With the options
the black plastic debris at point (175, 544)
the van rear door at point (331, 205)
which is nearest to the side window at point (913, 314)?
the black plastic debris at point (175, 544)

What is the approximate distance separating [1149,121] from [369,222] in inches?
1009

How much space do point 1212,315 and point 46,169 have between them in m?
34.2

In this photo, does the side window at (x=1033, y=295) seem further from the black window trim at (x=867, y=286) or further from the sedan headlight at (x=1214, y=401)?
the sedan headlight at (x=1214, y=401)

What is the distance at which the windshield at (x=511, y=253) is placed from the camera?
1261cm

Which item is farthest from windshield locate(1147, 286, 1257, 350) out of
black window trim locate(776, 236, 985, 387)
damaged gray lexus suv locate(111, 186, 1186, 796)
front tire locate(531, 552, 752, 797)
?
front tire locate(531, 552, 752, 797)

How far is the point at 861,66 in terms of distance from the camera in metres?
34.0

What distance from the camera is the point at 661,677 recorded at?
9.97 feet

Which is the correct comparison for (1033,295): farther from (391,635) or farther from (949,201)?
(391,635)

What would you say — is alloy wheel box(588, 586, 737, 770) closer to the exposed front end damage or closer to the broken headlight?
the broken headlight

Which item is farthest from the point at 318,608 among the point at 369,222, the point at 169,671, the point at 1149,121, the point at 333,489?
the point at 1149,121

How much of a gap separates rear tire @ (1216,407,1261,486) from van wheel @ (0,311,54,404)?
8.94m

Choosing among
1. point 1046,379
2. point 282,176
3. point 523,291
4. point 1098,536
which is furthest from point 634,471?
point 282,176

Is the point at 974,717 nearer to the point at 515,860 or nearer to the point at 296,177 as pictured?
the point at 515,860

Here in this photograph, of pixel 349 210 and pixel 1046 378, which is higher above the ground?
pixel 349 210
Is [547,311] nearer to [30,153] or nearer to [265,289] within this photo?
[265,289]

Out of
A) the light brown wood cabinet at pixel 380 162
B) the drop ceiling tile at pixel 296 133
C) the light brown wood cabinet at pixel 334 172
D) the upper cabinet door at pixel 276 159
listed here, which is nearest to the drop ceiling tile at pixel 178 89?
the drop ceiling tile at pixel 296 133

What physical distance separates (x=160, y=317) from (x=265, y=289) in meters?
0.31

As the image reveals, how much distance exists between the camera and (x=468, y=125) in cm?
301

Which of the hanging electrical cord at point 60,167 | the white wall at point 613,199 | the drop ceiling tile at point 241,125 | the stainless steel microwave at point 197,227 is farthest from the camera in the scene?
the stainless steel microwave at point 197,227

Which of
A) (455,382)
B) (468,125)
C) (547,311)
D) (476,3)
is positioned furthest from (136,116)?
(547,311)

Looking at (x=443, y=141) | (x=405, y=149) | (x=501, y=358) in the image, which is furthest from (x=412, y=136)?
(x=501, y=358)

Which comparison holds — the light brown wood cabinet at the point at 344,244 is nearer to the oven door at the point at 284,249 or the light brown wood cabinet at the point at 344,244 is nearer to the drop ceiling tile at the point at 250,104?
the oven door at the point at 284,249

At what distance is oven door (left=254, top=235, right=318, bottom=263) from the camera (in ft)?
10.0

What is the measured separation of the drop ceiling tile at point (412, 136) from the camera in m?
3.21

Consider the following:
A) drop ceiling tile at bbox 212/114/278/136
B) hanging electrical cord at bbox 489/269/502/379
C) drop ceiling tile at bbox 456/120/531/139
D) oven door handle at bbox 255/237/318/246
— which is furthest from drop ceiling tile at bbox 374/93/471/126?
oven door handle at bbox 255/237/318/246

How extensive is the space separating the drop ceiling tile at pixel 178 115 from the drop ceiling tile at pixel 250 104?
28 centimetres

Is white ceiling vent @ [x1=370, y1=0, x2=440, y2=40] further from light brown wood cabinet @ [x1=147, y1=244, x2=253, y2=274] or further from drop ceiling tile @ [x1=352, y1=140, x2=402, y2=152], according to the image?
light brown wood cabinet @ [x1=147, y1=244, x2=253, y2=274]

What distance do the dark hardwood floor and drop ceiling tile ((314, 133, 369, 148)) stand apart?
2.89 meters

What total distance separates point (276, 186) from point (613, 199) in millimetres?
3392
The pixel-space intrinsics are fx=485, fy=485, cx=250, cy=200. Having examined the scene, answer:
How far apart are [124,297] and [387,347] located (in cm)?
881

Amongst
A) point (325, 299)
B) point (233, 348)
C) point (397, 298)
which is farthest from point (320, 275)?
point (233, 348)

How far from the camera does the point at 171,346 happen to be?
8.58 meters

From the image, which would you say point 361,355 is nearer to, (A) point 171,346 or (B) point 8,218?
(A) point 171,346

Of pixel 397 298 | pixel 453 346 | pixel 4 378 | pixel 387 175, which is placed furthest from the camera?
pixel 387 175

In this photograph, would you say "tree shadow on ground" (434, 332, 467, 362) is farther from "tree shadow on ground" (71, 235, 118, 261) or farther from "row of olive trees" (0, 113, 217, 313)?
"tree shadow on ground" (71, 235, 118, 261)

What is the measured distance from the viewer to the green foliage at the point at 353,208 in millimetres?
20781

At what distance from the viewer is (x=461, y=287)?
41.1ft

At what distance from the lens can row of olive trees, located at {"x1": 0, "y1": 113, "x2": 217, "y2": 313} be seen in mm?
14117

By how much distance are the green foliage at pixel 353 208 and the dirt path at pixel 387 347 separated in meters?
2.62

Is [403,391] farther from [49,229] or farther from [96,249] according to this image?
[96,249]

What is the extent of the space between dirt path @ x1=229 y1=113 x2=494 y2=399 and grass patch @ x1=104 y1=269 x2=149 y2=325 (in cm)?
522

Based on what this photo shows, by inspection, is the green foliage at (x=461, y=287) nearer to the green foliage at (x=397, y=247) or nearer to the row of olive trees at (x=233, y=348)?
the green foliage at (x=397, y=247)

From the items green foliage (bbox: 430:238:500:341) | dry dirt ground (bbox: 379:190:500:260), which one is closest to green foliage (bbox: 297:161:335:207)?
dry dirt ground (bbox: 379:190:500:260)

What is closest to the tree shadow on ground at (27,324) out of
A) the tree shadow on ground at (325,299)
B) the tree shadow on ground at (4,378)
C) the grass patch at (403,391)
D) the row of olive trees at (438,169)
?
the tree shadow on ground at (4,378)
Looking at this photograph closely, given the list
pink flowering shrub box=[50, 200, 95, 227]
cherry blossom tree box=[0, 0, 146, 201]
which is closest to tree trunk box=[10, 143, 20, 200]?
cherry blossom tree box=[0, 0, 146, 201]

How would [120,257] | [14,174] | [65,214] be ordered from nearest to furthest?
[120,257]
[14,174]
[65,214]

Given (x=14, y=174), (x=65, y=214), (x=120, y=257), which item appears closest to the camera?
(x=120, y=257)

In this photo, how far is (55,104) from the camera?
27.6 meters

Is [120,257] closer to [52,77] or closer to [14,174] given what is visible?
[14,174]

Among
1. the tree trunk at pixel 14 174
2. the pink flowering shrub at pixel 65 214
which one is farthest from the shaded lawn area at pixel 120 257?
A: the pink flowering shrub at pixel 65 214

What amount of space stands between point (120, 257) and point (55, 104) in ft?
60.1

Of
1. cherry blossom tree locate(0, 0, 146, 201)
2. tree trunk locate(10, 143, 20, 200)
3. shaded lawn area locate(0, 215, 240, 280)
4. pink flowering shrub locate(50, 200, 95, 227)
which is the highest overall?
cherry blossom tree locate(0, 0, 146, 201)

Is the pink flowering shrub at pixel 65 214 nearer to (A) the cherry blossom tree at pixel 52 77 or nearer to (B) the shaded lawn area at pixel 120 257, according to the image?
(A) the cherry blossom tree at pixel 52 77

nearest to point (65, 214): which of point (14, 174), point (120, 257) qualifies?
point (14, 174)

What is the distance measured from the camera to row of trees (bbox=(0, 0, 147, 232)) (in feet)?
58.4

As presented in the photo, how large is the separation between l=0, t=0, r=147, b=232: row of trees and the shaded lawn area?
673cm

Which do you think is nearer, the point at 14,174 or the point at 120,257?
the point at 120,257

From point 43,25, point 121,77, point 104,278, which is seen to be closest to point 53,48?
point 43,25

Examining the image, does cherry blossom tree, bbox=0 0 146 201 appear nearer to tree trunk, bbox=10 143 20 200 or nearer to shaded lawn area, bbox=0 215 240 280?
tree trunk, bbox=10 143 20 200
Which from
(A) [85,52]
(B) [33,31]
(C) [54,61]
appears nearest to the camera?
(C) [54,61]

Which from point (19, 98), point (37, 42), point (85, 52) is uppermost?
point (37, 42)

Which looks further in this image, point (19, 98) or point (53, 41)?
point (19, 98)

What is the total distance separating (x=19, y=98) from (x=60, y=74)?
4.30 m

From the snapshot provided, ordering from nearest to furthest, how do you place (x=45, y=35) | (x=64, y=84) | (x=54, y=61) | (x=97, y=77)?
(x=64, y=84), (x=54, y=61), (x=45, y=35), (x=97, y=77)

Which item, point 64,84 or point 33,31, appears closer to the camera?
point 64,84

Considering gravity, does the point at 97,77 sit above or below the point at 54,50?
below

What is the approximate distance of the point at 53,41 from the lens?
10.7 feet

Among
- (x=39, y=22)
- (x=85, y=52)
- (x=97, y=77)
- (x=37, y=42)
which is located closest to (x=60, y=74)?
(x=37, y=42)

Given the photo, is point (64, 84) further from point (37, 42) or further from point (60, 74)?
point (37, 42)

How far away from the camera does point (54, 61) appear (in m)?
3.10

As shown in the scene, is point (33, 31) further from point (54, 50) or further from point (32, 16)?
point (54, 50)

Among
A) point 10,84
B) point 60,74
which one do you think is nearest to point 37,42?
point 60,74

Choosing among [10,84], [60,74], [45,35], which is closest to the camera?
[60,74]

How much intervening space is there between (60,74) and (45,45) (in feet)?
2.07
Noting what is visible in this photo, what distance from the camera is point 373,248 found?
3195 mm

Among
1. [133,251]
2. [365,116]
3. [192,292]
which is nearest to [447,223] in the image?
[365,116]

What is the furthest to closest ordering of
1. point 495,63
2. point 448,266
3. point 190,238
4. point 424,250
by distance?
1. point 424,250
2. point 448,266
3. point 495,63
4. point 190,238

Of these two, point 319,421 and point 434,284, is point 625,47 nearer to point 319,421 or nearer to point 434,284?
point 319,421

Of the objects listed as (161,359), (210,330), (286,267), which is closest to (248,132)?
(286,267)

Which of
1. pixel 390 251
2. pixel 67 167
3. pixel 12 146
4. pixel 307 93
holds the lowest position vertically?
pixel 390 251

+++

What needs duplicating is the run of lines from the one containing "Which from point" through the last line of the entries above, exact and complete.

▶ [Worked solution]
Which from point (19, 98), point (37, 42), point (85, 52) is uppermost?
point (37, 42)

Which looks further in this image, point (19, 98) or point (53, 41)?
point (19, 98)

What is the total distance separating (x=19, y=98) from (x=60, y=74)?
4.30 m

From the snapshot provided, ordering from nearest to furthest, how do you place (x=45, y=35) | (x=64, y=84) | (x=54, y=61) | (x=97, y=77)?
(x=64, y=84), (x=54, y=61), (x=45, y=35), (x=97, y=77)

Which item, point 64,84 or point 33,31, appears closer to the camera?
point 64,84

Considering gravity, does the point at 97,77 sit above or below the point at 54,50?
below

What is the approximate distance of the point at 53,41 from the lens?
10.7 feet

Among
- (x=39, y=22)
- (x=85, y=52)
- (x=97, y=77)
- (x=37, y=42)
which is located closest to (x=60, y=74)?
(x=37, y=42)

Given the photo, is point (64, 84) further from point (37, 42) or further from point (60, 74)?
point (37, 42)

How far away from the camera does point (54, 61) appear (in m)?
3.10

As shown in the scene, is point (33, 31) further from point (54, 50) or further from point (32, 16)?
point (54, 50)

Among
A) point 10,84
B) point 60,74
which one do you think is nearest to point 37,42?
point 60,74

Choosing among [10,84], [60,74], [45,35], which is closest to the camera?
[60,74]

How much intervening space is there between (60,74) and (45,45) (in feet)?
2.07
Noting what is visible in this photo, what distance from the camera is point 373,248 found?
3195 mm

Among
1. [133,251]
2. [365,116]
3. [192,292]
which is nearest to [447,223] in the image?
[365,116]

What is the furthest to closest ordering of
1. point 495,63
2. point 448,266
3. point 190,238
4. point 424,250
by distance?
1. point 424,250
2. point 448,266
3. point 495,63
4. point 190,238

Of these two, point 319,421 and point 434,284, is point 625,47 nearer to point 319,421 or nearer to point 434,284?
point 319,421

Of the objects listed as (161,359), (210,330), (286,267), which is closest to (248,132)?
(286,267)

Which of
1. pixel 390 251
2. pixel 67 167
3. pixel 12 146
4. pixel 307 93
holds the lowest position vertically?
pixel 390 251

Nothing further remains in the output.